Echoing the sentiments of his predecessor, the US President Obama has announced that outside the Middle East, America will counter the terror threat of the Islamic State on all available fronts: ‘Working with our partners, we will redouble our efforts to cut off its [Islamic State’s] funding; improve our intelligence; strengthen our defenses; counter its warped ideology; and stem the flow of foreign fighters into and out of the Middle East.’ (2014). Prime Minister Cameron has also announced that the UK government will take ‘uncompromising action against terrorist at home’ in form of seizing passports, preventing suspected terrorists from returning to the UK, enforcing existing counter-terrorism legislation and introducing new ones along with emergency legislations (2014a). In Cameron’s words, the action that the UK government has initiated against the Islamic State at home today is essential ‘to strengthen our powers to fill specific gaps in our armoury’ (Ibid.).

The use of the term ‘armoury’ by Cameron today, or the term ‘arsenal’ by Bush during the GWOT, to denote non-military action against the Jihadists cannot be dismissed as metaphorical expressions. They testify the understanding on the part of Western leaders that law enforcement action is a way of waging war. Thus, like in the Middle East, the West’s war on the Islamic State is already underway at home.

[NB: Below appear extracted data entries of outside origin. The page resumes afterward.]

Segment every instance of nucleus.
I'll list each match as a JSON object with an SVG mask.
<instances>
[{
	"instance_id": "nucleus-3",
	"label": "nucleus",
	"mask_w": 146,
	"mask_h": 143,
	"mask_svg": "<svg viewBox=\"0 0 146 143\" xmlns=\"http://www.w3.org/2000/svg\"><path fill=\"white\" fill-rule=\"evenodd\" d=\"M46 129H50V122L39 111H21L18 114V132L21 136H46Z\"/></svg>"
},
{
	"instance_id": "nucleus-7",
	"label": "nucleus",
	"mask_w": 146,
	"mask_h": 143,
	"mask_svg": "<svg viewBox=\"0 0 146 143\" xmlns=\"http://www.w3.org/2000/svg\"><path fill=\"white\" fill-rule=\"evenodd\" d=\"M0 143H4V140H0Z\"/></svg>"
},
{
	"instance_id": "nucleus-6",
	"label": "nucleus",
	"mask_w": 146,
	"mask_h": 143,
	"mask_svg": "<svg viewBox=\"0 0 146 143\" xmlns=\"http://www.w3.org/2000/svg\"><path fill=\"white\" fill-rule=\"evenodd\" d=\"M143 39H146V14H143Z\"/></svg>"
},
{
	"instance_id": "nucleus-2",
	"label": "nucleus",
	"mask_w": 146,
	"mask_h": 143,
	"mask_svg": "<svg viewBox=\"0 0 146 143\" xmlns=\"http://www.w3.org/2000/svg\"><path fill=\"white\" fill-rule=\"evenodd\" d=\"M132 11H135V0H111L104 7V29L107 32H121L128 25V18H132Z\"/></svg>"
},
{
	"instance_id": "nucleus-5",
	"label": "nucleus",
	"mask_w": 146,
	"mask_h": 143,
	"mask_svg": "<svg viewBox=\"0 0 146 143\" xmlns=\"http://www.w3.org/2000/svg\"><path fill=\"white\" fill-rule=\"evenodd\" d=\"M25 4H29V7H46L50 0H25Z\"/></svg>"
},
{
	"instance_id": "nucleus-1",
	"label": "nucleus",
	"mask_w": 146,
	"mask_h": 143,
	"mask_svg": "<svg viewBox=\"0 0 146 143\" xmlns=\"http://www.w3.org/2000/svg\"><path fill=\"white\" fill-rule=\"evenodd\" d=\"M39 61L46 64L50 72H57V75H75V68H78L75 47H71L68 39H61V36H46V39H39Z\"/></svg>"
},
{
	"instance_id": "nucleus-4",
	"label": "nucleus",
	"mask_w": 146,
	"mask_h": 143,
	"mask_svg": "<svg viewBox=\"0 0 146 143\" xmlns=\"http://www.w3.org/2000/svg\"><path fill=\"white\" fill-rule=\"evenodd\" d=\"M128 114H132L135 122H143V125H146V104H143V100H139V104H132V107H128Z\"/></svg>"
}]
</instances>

It is a war that extends beyond the military front to the legal, financial, and immigration fronts. Whether this war will be extended to other fronts will depend on how the terror threat of the Islamic State will unfold in the future.

 

References:

Bush, George W. (2002) The National Security Strategy of the United States of America. Washington: White House.

Cameron, David (2014) ‘Isis Will be Squeezed Out of Existence, Says David Cameron’, The Guardian, 3 September [online]. Available at: http://www.theguardian.com/world/2014/sep/03/david-cameron-isis-squeezed-out-coalition-force-out-extremists-iraq

Cameron, David (2014a) ‘PM statement on European Council and tackling extremism’. 1 September. Prime Minister’s Office, 10 Downing Street. Available at: https://www.gov.uk/government/speeches/pm-statement-on-european-council-and-tackling-extremism

Foucault, Michel (1991) Discipline and Punish, The Birth of the Prison. Translated by Alan Sheridan. London: Penguin Books. (Original work published 1975).

Foucault, Michel (1998) The History of Sexuality: Volume 1, The Will to Knowledge. Translated by Robert Hurley. London: Penguin Books. (Original work published 1976).

Foucault, Michel (2004) “Society Must Be Defended”, Lectures at the College de France, 1975-76. Translated by David Macey. London: Penguin Books.

Kant, Immanuel (1887) The Philosophy of Law, An Exposition of the Fundamental Principles of Jurisprudence as The Science of Right. Edinburgh: T & T Clark. (Original work published 1796).

Obama, Barack (2014) ‘Statement by the President on ISIL’. 10 September. The White House. Available at: http://www.whitehouse.gov/the-press-office/2014/09/10/remarks-president-barack-obama-address-nation

Rousseau, Jean-Jacques (1999) The Social Contract. Oxford: Oxford University Press.